Texte de l'exercice:

Impact du coronavirus sur les valeurs immobilières dans l’UE
Malgré la crise du covid-19, le marché du logement européen a continué à enregistrer d’excellentes performances au premier semestre de 2020. Selon les chiffres d’Eurostat, les prix des habitations dans l’UE ont augmenté de respectivement 5,2% et 4,7% au premier et au deuxième trimestre par rapport à l’année précédente. C’est plus que la hausse de 4,3% observée en 2019. Qu’est-ce qui a permis à ce marché de se maintenir dans des circonstances économiques difficiles? Il y a notamment la faiblesse des taux d’intérêt et les aides aux revenus dont les citoyens affectés ont pu bénéficier dans la plupart des pays. C’est ainsi que l’immobilier est resté abordable. En outre, la combinaison de taux d’intérêt bas et d’un climat économique incertain a ravivé l’intérêt des investisseurs. La forte demande mise à part, la hausse des prix est également due à la lenteur de l’adaptation de l’offre de logements.

Enregistrements extraits:
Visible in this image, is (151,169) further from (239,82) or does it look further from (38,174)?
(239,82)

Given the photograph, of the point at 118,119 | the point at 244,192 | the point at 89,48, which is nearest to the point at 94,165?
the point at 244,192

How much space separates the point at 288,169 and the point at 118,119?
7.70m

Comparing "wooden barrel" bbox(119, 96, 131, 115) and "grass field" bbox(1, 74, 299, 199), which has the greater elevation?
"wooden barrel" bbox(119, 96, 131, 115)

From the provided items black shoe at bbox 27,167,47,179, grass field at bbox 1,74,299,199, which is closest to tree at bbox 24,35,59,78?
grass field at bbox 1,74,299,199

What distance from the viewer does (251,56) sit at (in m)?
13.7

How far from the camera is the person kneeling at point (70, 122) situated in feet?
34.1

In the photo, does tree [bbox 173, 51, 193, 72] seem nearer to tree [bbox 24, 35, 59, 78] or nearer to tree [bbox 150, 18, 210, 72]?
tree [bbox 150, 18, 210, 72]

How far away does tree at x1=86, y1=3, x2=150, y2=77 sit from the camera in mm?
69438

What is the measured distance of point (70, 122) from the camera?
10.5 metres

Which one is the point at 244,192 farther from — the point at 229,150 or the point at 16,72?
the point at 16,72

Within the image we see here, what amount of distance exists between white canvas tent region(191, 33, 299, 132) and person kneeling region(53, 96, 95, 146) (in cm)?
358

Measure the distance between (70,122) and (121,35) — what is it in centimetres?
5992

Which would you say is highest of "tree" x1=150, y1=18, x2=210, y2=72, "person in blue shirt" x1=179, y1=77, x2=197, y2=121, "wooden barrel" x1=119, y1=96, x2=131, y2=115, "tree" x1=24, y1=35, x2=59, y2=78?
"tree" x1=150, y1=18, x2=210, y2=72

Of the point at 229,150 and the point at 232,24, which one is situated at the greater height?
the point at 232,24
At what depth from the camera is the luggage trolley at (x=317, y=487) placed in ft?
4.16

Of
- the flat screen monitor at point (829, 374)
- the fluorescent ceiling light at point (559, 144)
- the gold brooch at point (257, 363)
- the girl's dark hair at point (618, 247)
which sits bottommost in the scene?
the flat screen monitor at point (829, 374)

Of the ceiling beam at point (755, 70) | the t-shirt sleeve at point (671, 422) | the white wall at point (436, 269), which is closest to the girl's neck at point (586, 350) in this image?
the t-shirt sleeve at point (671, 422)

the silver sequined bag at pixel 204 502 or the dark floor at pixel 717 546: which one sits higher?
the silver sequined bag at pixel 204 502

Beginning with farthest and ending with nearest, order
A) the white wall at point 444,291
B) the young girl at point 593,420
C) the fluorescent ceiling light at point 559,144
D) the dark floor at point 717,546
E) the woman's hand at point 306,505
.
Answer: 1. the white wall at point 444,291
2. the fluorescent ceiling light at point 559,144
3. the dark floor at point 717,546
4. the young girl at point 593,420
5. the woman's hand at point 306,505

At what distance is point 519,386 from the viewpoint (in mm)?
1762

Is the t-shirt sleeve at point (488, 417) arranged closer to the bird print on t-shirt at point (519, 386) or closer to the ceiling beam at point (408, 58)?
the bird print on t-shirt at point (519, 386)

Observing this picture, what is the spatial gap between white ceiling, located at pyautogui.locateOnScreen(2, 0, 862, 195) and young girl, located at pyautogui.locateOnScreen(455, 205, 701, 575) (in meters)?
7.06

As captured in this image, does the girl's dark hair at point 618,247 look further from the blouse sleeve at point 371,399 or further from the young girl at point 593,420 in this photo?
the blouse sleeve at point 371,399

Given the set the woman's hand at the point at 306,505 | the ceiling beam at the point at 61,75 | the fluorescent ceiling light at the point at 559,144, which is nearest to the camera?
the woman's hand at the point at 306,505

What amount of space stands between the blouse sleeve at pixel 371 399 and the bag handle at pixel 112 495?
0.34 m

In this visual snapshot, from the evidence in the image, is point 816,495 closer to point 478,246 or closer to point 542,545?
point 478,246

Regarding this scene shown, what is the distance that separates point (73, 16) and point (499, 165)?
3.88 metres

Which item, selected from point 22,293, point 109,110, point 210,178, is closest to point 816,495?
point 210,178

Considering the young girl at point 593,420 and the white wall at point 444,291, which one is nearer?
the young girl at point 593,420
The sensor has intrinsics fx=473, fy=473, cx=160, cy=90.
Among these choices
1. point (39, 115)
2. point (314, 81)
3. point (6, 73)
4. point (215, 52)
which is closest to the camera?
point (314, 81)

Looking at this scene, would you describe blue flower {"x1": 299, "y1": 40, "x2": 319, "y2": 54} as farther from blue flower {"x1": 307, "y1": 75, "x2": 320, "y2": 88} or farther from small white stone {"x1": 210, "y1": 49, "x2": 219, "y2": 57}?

Consigne: Reprenez le texte sur le marché immobilier européen à la suite de sa dernière phrase et poursuivez-le. Les enregistrements n'ont aucun rapport avec le texte sur le marché immobilier européen.

Réponse attendue:
Dans un contexte de crise grave, la santé robuste du marché du logement soulève la question d’une surchauffe. Nous pouvons vérifier si c’est le cas à l’aide des mesures de valorisation que la BCE calcule chaque trimestre pour les marchés du logement de l’UE. Celles-ci révèlent d’abord de grandes disparités entre les pays. En Suède et au Luxembourg tout particulièrement, la moyenne des quatre critères chiffrés aboutit à un marché surestimé au deuxième trimestre de 2020. Même constat pour la valorisation de la BCE basée sur un modèle économétrique (l’un des quatre critères), généralement considéré comme le plus fiable: cette approche se fonde sur un prix d’équilibre évalué à l’aune de déterminants fondamentaux (revenu, rente, offre de logements,…). Lorsque les prix réels en dévient, le modèle pointe donc dans la direction d’une sous-évaluation ou d’une surévaluation.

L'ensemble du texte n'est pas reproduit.